Task objective >> Lines from the one containing "content_type: application/javascript" through the last line of the data are to be repeated word for word, both ends included.

── Records for this exercise

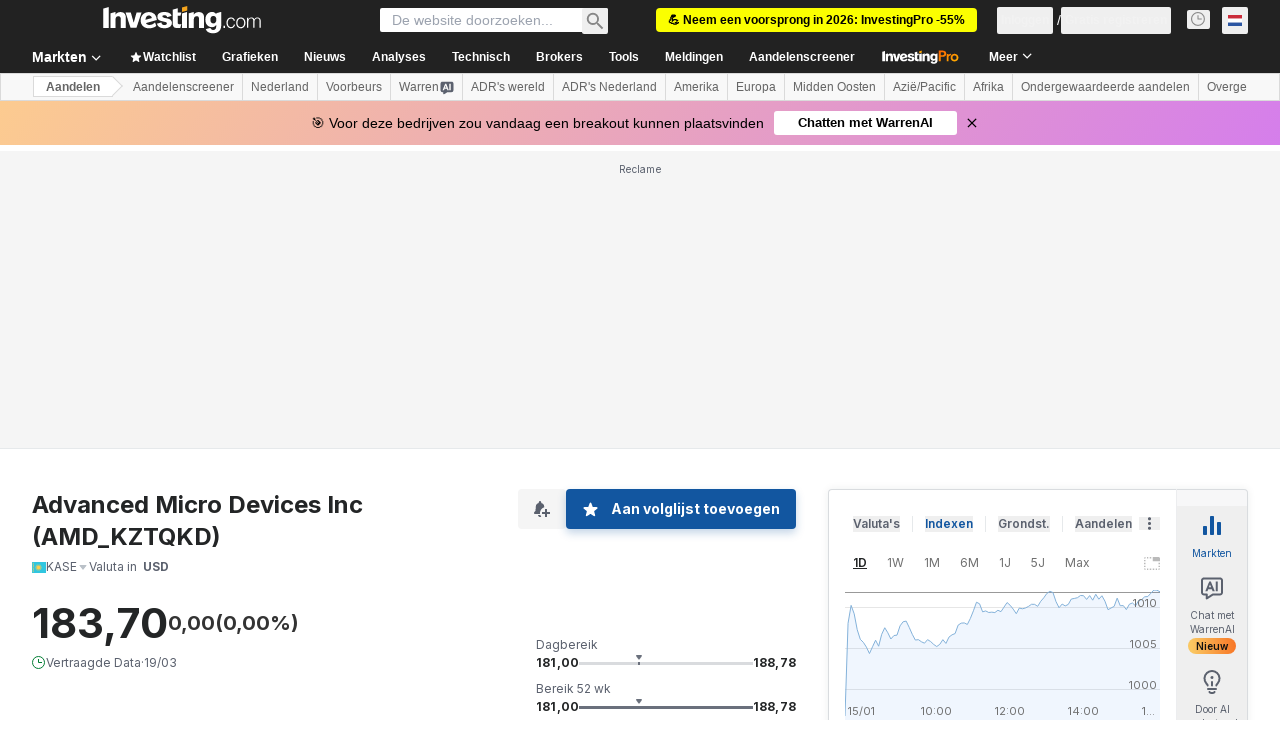

--- FILE ---
content_type: application/javascript
request_url: https://promos.investing.com/eu-a4flkt7l2b/z9gd/9a63d23b-49c1-4335-b698-e7f3ab10af6c/nl.investing.com/jsonp/z?cb=1768556202852&callback=__dgooz2sv5q5cz9
body_size: 744
content:
__dgooz2sv5q5cz9({"geo":{"region_name":"Ohio","city":"Columbus","longitude":-83.0061,"latitude":39.9625,"country_name":"United States","time_zone":"America/New_York","continent_name":"North America","region_code":"OH","continent_code":"NA","zipcode":"43215","metro_code":535,"country_code":"US","ip":"3.14.127.253"},"success":true,"rand":442162,"ts":1768556202952.0,"da":"bg*br*al|Apple%bt*bm*bs*cb*bu*dl$0^j~m|131.0.0.0%v~d~f~primarySoftwareType|Robot%s~r~dg*e~b~dq*z|Blink%cn*ds*ba*ch*cc*n|Chrome%t~bl*ac~aa~g~y|macOS%ce*ah~bq*bd~dd*cq$0^cl*df*bp*ad|Desktop%bh*c~dc*dn*bi*ae~ci*cx*p~bk*de*bc*i~h|10.15.7%cd*w~cu*ck*l~u~partialIdentification*af~bz*db*ab*q~a*cp$0^dh*k|Apple%cr*ag|-"});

────

Response >>
content_type: application/javascript
request_url: https://promos.investing.com/eu-a4flkt7l2b/z9gd/9a63d23b-49c1-4335-b698-e7f3ab10af6c/nl.investing.com/jsonp/z?cb=1768556202852&callback=__dgooz2sv5q5cz9
body_size: 744
content:
__dgooz2sv5q5cz9({"geo":{"region_name":"Ohio","city":"Columbus","longitude":-83.0061,"latitude":39.9625,"country_name":"United States","time_zone":"America/New_York","continent_name":"North America","region_code":"OH","continent_code":"NA","zipcode":"43215","metro_code":535,"country_code":"US","ip":"3.14.127.253"},"success":true,"rand":442162,"ts":1768556202952.0,"da":"bg*br*al|Apple%bt*bm*bs*cb*bu*dl$0^j~m|131.0.0.0%v~d~f~primarySoftwareType|Robot%s~r~dg*e~b~dq*z|Blink%cn*ds*ba*ch*cc*n|Chrome%t~bl*ac~aa~g~y|macOS%ce*ah~bq*bd~dd*cq$0^cl*df*bp*ad|Desktop%bh*c~dc*dn*bi*ae~ci*cx*p~bk*de*bc*i~h|10.15.7%cd*w~cu*ck*l~u~partialIdentification*af~bz*db*ab*q~a*cp$0^dh*k|Apple%cr*ag|-"});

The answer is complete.